The US Treasury Department sanctioned the company for allegedly helping Iranian military-linked entity Sepehr Energy conduct oil shipments to China. In 2024, CCIC Singapore is reported to have inspected a 2 million-barrel transfer of Iranian oil and likely falsified documents to present sanctioned cargo as Malaysian crude.
The US government asserts that proceeds from Iran’s illicit oil trade support ballistic missile development, drone production, and terrorism financing. The imposed sanctions freeze any US-linked assets and prohibit business interactions with US entities or the financial system. Companies majority-owned by sanctioned entities are also automatically blocked.
Employee Discontent Over Communication and Support
Displaced workers said they were unaware of the company’s alleged violations until clients began cancelling job orders shortly after the sanctions were announced. Employees voiced frustration over inconsistent internal messaging and the absence of leadership engagement during the crisis.
Internal communications show that on 14 May, employees received an email stating that CCIC’s headquarters was committed to supporting operations, with plans to establish a new entity under which staff would be transferred with no disruption to roles or pay. This was followed by another email a day later instructing staff to disregard the earlier message, citing an “internal restructuring initiative” but maintaining that salaries and claims would be honoured.
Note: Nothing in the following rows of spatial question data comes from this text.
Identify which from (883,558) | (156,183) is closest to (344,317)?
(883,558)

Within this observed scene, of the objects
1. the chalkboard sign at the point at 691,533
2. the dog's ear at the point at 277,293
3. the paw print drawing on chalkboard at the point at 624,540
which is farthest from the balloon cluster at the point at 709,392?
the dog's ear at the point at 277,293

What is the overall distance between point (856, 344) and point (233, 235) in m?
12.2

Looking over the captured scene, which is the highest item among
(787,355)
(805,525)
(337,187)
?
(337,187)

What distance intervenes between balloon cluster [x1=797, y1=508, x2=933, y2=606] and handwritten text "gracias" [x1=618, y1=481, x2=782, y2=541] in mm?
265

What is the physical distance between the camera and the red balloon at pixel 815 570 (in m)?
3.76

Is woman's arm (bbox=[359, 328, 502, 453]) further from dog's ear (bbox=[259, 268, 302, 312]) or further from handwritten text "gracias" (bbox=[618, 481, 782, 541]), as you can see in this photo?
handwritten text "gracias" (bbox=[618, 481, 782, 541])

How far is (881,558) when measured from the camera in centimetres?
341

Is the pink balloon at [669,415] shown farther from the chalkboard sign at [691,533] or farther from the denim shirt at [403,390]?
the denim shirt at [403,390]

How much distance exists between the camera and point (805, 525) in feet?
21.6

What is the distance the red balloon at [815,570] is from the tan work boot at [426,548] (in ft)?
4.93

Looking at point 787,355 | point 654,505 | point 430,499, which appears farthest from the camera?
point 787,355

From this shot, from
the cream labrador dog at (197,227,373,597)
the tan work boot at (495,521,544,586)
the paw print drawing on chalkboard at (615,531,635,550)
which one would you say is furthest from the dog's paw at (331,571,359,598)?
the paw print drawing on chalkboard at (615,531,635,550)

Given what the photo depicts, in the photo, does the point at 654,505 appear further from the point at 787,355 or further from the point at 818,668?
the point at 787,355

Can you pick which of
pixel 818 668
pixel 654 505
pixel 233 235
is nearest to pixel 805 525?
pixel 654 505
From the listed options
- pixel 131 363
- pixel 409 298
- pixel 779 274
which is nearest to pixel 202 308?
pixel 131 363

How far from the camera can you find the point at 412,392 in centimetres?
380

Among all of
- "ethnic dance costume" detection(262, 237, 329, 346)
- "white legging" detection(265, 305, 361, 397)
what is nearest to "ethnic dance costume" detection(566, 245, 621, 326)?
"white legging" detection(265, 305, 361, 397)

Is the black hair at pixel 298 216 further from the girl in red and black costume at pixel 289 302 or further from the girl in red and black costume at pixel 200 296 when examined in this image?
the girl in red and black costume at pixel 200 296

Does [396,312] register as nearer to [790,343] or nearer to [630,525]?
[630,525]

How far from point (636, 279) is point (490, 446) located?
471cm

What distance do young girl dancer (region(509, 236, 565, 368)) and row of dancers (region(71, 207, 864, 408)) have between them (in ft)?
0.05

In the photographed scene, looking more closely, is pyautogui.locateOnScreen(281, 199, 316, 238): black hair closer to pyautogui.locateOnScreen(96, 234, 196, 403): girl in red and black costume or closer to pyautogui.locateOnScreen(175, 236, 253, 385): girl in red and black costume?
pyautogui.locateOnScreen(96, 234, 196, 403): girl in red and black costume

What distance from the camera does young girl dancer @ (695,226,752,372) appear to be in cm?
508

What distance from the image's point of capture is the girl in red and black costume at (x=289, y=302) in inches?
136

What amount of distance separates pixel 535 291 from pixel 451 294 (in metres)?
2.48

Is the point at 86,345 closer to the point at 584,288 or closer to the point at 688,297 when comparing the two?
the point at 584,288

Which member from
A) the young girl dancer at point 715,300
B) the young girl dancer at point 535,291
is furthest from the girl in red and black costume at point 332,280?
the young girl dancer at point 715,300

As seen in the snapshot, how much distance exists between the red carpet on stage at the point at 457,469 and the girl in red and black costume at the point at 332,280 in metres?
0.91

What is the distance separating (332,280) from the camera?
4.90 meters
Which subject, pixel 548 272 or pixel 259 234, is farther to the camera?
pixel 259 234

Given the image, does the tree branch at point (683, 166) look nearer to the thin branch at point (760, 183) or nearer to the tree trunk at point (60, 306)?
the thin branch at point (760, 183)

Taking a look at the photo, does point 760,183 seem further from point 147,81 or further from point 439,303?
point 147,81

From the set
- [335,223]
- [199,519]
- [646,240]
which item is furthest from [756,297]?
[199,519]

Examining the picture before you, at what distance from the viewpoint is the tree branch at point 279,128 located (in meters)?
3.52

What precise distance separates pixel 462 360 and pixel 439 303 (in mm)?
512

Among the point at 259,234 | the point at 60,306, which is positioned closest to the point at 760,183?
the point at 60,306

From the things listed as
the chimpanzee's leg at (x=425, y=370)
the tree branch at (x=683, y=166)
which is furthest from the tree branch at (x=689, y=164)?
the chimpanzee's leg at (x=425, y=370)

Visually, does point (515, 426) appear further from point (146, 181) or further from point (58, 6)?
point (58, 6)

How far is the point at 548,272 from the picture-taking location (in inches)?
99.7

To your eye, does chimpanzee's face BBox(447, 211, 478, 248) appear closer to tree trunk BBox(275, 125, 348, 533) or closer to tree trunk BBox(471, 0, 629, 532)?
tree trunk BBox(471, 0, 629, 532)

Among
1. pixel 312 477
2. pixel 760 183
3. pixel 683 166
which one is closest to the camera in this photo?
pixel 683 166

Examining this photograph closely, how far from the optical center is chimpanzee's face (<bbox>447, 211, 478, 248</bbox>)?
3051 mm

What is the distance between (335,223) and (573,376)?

On 16 May, department heads were asked to identify key staff as the company began preparations for downsizing. They were informed that frozen bank accounts meant retrenchment benefits could not be paid. By 23 May, employees were notified that salary disbursement would also be delayed and that the managing director was heading to Beijing for high-level discussions.
Retrenchment notices were formally issued on 30 May, indicating that benefits would only be fully paid upon completion of the liquidation process, estimated to conclude by 30 June 2026.
Employees have questioned why the firm’s Singapore-based assets could not be liquidated to meet payroll obligations and criticised the lack of support from the parent company in China. One employee expressed disappointment in the leadership, saying, “When your children are in trouble, rightfully, the parents should rescue them. Why aren’t the HQ rescuing us?”